* [Passage provided]
Studio album by Kevin Drew
- Released: March 18, 2014
- Genre: Indie rock
- Length: 42:26
- Label: Arts & Crafts
- Producers: Kevin Drew, Dave Hamelin, Graham Lessard

Kevin Drew chronology
| Something for All of Us... (2008) | Darlings (2014) |  |

Singles from Darlings
- "Good Sex" Released: February 14, 2014; "Mexican Aftershow Party" Released: February 24, 2014;

= Darlings (Kevin Drew album) =

Darlings is the second studio album by Broken Social Scene co-founder Kevin Drew. It was released on March 18, 2014 through Arts & Crafts Productions.

The album was recorded at the Banff Centre in Alberta with Graham Lessard and then taken to a house in Northern Ontario with Dave Hamelin for final recording and mixing. The album also features longtime collaborators Charles Spearin and Ohad Benchetrit along with Dean Stone.

* [Data shown]
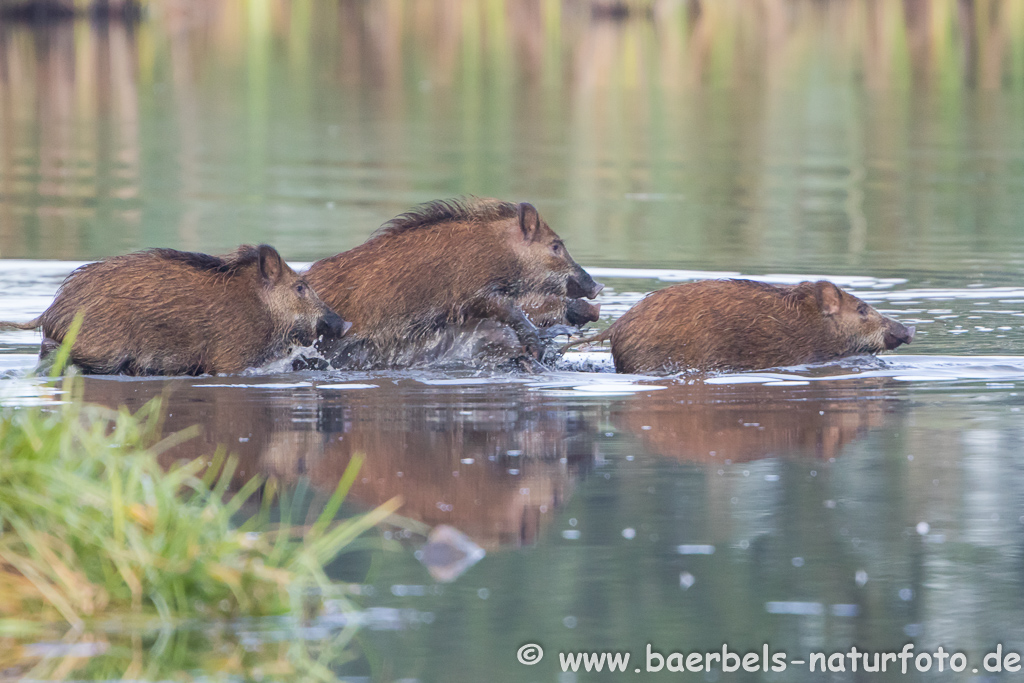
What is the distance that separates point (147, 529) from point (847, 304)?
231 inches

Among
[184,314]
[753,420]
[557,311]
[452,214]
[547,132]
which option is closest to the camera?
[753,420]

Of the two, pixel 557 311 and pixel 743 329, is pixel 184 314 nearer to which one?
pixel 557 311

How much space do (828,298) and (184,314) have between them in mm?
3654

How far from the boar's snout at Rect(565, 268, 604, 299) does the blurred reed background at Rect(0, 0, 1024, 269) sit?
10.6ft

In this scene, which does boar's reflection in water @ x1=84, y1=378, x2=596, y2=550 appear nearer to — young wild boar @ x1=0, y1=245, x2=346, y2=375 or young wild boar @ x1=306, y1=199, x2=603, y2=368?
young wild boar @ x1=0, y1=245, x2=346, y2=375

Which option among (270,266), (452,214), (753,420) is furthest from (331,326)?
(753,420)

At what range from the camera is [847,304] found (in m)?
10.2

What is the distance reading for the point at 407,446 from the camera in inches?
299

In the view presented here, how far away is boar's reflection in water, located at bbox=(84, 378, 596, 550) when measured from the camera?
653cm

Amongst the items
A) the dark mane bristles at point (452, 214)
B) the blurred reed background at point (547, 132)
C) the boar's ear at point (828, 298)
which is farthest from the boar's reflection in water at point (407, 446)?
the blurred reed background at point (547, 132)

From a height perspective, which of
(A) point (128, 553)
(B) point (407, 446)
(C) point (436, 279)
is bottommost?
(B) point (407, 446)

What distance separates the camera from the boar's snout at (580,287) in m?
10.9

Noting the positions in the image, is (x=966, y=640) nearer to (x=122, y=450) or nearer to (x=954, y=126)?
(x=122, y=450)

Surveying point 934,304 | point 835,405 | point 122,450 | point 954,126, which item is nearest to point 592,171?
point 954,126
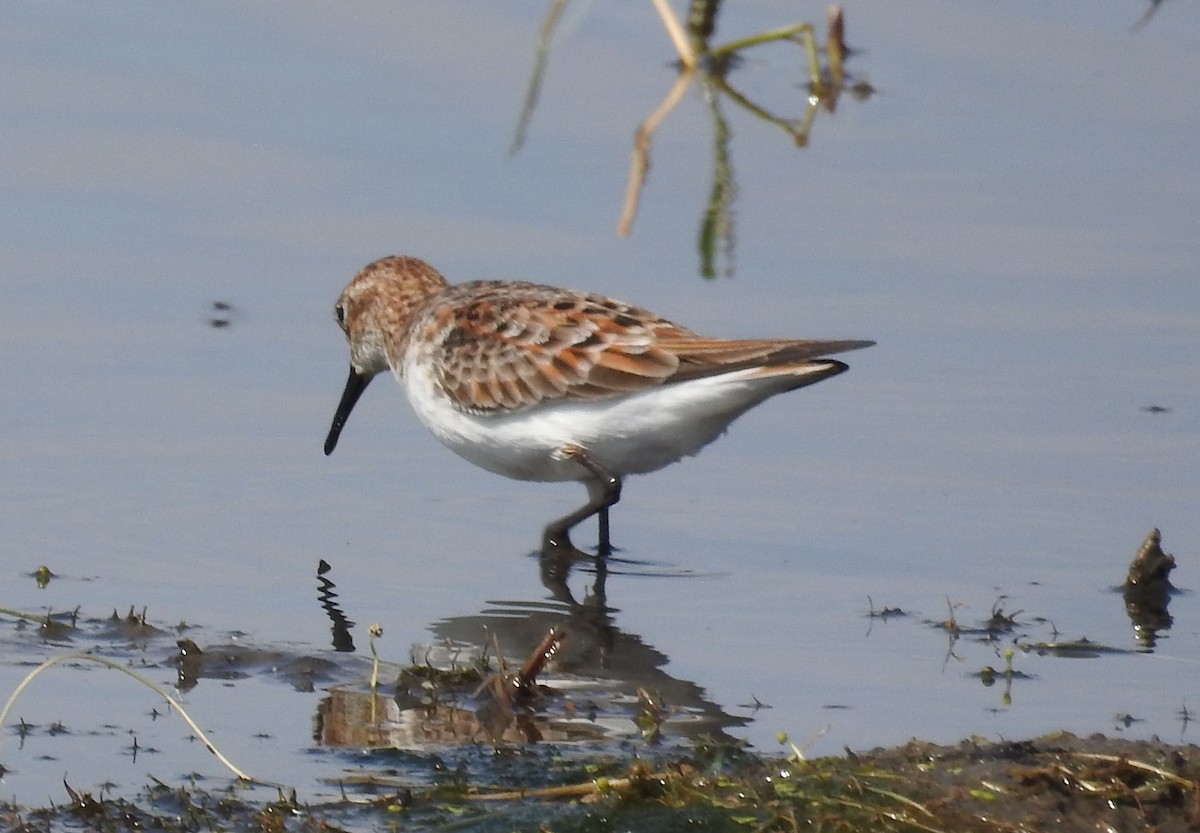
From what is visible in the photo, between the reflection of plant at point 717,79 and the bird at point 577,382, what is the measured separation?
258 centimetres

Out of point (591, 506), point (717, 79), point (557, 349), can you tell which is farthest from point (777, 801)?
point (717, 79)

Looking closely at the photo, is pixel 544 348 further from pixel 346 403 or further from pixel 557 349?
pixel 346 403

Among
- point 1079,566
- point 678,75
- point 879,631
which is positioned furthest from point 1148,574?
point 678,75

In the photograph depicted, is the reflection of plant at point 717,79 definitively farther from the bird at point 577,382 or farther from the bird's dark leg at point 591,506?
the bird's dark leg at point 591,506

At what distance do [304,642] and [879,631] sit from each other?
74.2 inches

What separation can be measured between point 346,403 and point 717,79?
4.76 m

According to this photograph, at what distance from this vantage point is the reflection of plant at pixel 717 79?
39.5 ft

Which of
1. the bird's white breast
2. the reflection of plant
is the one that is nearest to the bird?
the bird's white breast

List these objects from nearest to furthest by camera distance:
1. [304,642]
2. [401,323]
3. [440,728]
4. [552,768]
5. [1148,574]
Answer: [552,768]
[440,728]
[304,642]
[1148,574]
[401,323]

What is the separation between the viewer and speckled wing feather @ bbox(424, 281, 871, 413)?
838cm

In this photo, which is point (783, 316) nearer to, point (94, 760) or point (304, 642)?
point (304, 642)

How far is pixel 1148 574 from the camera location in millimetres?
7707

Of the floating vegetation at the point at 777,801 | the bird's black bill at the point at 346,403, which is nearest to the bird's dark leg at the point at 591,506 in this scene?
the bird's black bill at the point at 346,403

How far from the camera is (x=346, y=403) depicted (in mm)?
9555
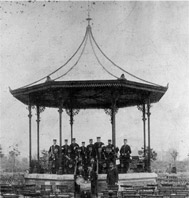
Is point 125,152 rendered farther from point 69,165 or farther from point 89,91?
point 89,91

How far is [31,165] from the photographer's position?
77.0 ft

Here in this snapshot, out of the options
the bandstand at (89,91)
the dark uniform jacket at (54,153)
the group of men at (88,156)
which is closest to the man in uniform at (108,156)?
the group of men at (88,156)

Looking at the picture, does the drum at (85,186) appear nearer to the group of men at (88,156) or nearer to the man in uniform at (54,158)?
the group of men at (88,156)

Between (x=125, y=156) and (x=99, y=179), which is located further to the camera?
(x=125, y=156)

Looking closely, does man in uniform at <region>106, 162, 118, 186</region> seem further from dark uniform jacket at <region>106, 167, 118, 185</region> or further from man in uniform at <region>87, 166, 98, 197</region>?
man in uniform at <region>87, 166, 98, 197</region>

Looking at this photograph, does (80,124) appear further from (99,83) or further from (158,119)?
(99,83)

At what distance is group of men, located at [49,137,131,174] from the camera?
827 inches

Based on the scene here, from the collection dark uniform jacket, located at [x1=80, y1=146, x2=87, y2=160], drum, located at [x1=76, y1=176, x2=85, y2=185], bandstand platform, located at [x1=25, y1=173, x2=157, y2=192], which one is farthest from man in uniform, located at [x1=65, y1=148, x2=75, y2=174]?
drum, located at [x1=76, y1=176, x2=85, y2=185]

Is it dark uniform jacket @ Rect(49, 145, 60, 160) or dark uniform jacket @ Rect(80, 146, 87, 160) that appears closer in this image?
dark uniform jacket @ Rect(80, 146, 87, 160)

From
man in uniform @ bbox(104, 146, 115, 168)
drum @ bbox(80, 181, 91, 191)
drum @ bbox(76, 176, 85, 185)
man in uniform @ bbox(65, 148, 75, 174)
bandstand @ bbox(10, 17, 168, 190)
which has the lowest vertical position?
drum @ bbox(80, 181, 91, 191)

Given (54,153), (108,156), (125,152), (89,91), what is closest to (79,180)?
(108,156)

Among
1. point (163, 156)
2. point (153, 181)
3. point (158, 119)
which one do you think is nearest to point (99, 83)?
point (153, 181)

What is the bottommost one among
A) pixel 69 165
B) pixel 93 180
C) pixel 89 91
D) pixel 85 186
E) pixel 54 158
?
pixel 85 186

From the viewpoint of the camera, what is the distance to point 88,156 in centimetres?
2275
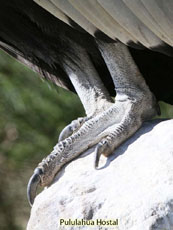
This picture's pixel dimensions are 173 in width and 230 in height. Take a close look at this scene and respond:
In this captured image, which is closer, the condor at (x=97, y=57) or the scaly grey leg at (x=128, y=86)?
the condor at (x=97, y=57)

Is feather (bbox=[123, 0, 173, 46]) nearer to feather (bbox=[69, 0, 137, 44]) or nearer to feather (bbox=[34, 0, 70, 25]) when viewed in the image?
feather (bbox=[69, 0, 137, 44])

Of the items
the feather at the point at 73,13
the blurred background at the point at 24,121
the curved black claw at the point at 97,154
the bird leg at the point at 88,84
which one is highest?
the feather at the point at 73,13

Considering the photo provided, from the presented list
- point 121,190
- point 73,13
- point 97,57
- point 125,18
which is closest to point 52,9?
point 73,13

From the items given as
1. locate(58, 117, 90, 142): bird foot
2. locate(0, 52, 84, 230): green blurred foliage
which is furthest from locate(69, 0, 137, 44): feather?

* [Actions to take]
A) From the records, copy word for word the part that opens with the line containing "From what is" and closes with the line containing "258 centimetres".
B) Extend the article on Kevin Drew's album Darlings, picking up after its final sentence.

* [Responses to the tasks]
A)
From what is visible in the photo, between the reflection of plant at point 717,79 and the bird at point 577,382, what is the measured separation?
258 centimetres

B)
Professional ratings
Aggregate scores
| Source | Rating |
| AnyDecentMusic? | 6.6/10 |
| Metacritic | 67/100 |
Review scores
| Source | Rating |
| AllMusic | Star |
| Clash | 5/10 |
| Consequence of Sound | B |
| DIY | Star |
| Exclaim! | 7/10 |
| MusicOMH | Star Half star |
| NME | Star |
| Pitchfork | 7.6/10 |
| Rolling Stone | Star |
| Under the Radar | 6.5/10 |

==Critical reception==
Darlings was met with generally favorable reviews from critics. At Metacritic, which assigns a weighted average rating out of 100 to reviews from mainstream publications, this release received an average score of 67, based on 18 reviews.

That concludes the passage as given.